The Trojan Knowledge: Bypassing Commercial LLM Guardrails via Harmless Prompt Weaving and Adaptive Tree Search
Rongzhe Wei, Peizhi Niu, Xinjie Shen, Tony Tu, Yifan Li, Ruihan Wu, Eli Chien, Pin-Yu Chen, Olgica Milenkovic, Pan Li

TL;DR
This paper reveals a new vulnerability in large language models where harmful objectives can be achieved through sequences of benign queries, bypassing safety guardrails via an adaptive tree search method.
Contribution
Introduces the CKA-Agent, a novel framework that exploits the interconnected knowledge of LLMs to bypass safety measures through knowledge decomposition and adaptive exploration.
Findings
Achieves over 95% success rate in bypassing guardrails on multiple commercial LLMs.
Demonstrates the severity of the knowledge-based jailbreak vulnerability.

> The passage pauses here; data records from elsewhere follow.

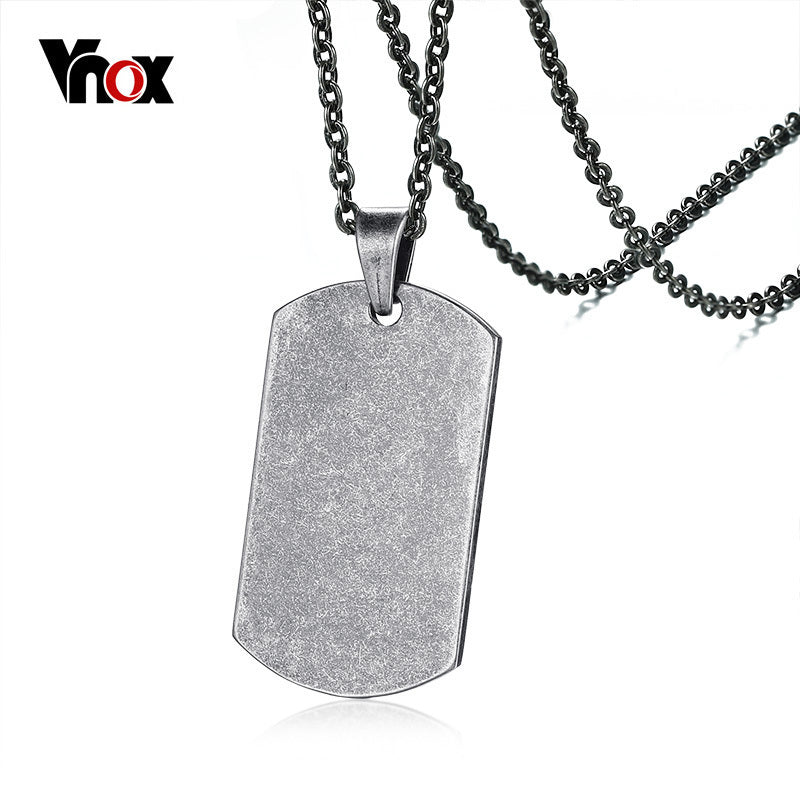 Elite Retro Silver Dog Tag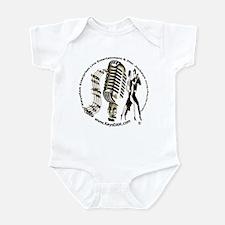 KeysDAN Logo (Sepia Tone) Infant Bodysuit
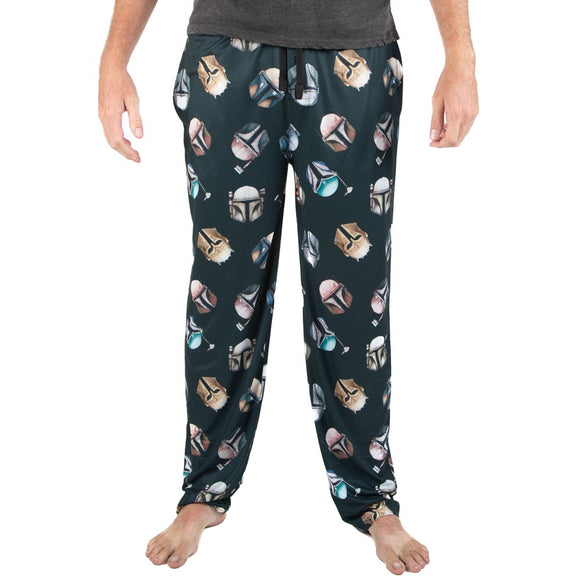 The Mandalorian All Over Print Lounge Pants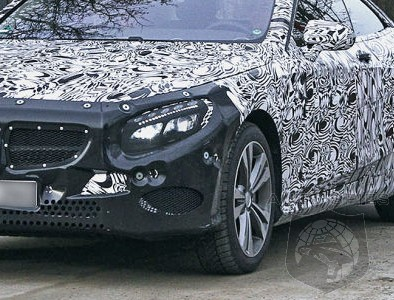 SPIED: HUGE Collection Of The LATEST Auto Spy Shots Right HERE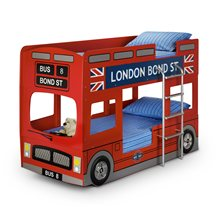 Childrens Bed in Bus Design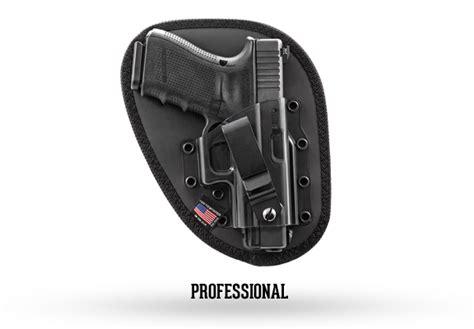 N82 Tactical Gear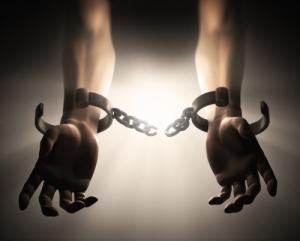 Broken_Handcuffs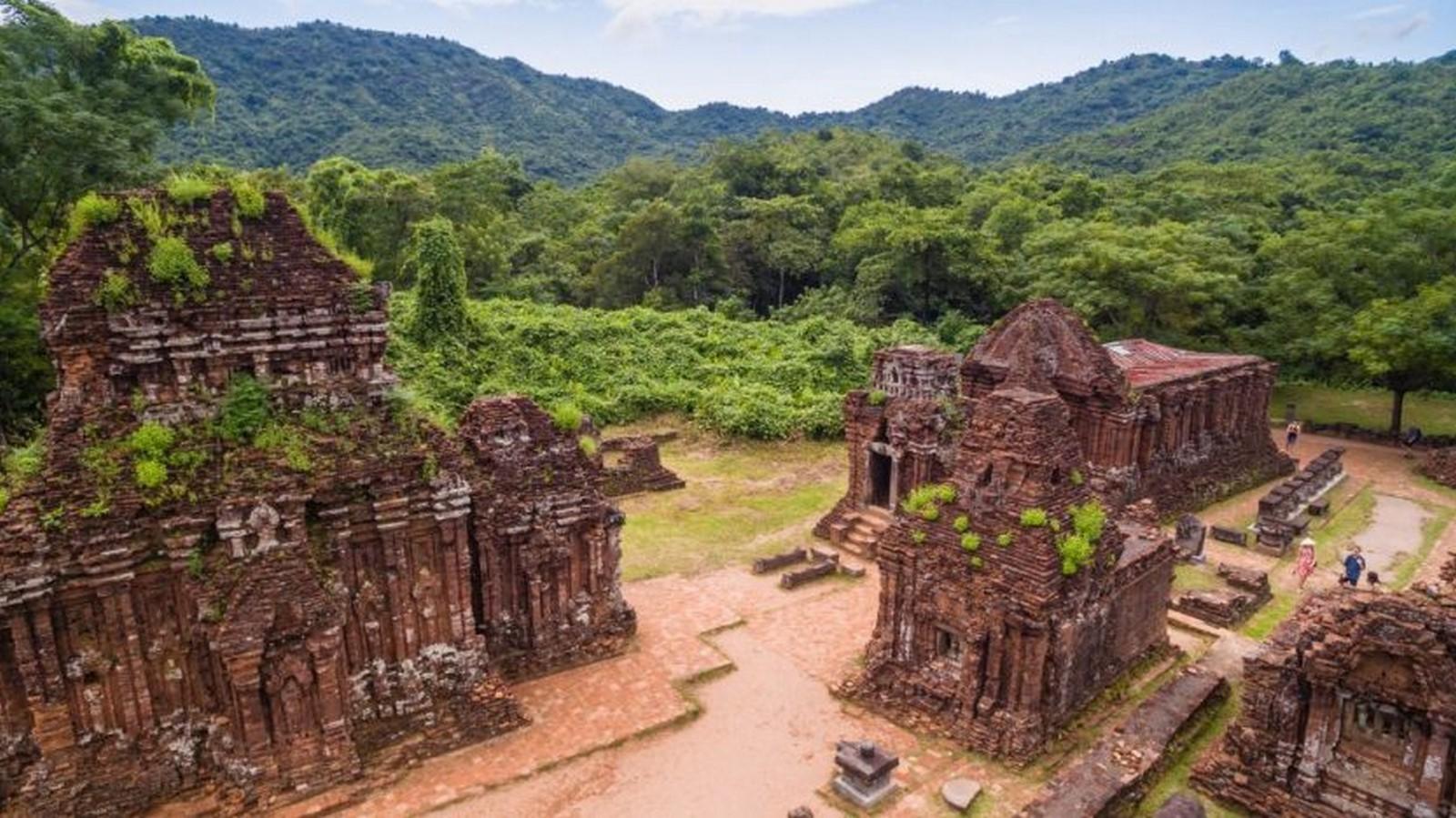 Myson Sanctuary of Vietnam - Sheet2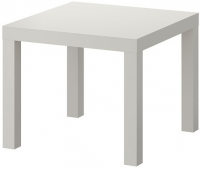 Журнальный столик Ikea Лакк 602.842.13 -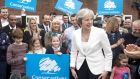 British prime minister Theresa May speaks to party supporters at Sedgley Conservative Club in Dudley last week ahead of local elections. Photograph: Anthony Devlin via Reuters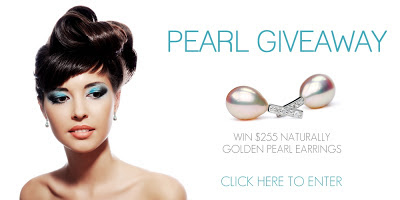 Win Metallic Golden Pearl Earrings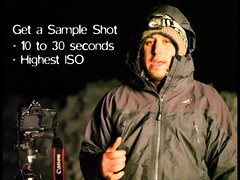 Landscape Astrophotography Tutorial - First Night Out on Vimeo by Ben Canales (Alex Atkinson) Tags: stars landscape photography star vimeo astrophotography guide tutorial fundamentals shootingstars beginner milkyway dlsr bencanales thestartrail vimeo:id=16833554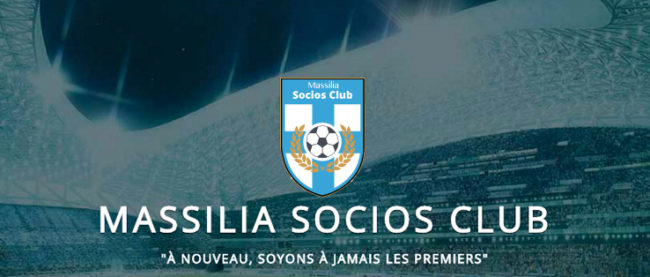 massilia-socios-club-interview-au-premier-poteau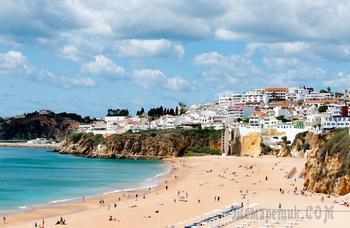 Альгарве. Райский уголок Португалии.Часть 1. Альбуфейра
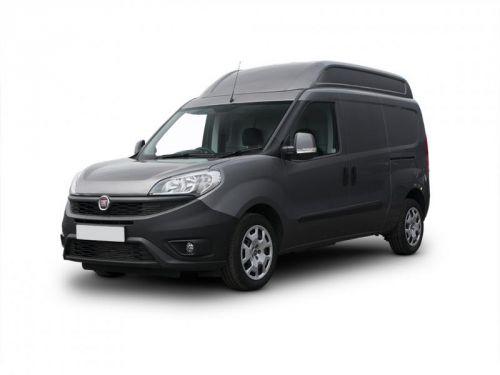 lease the fiat doblo cargo maxi l2 diesel 1 6 multijet 16v. Black Bedroom Furniture Sets. Home Design Ideas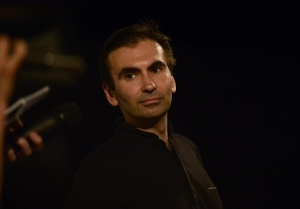 Olivier Bohler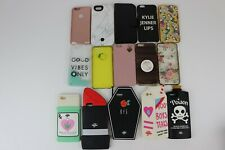 super popular 1e19f 758a4 valfre iphone case | eBay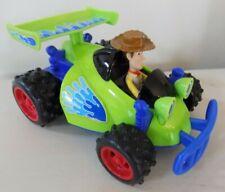Disney Pixar Toy Story 3 Woody and RC Shake 'N Go Race Car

Highlights the need for new defenses against knowledge decomposition attacks.
Abstract
Large language models (LLMs) remain vulnerable to jailbreak attacks that bypass safety guardrails to elicit harmful outputs. Existing approaches overwhelmingly operate within the prompt-optimization paradigm: whether through traditional algorithmic search or recent agent-based workflows, the resulting prompts typically retain malicious semantic signals that modern guardrails are primed to detect. In contrast, we identify a deeper, largely overlooked vulnerability stemming from the highly interconnected nature of an LLM's internal knowledge. This structure allows harmful objectives to be realized by weaving together sequences of benign sub-queries, each of which individually evades detection. To exploit this loophole, we introduce the Correlated Knowledge Attack Agent (CKA-Agent), a dynamic framework that reframes jailbreaking as an adaptive, tree-structured exploration of the target…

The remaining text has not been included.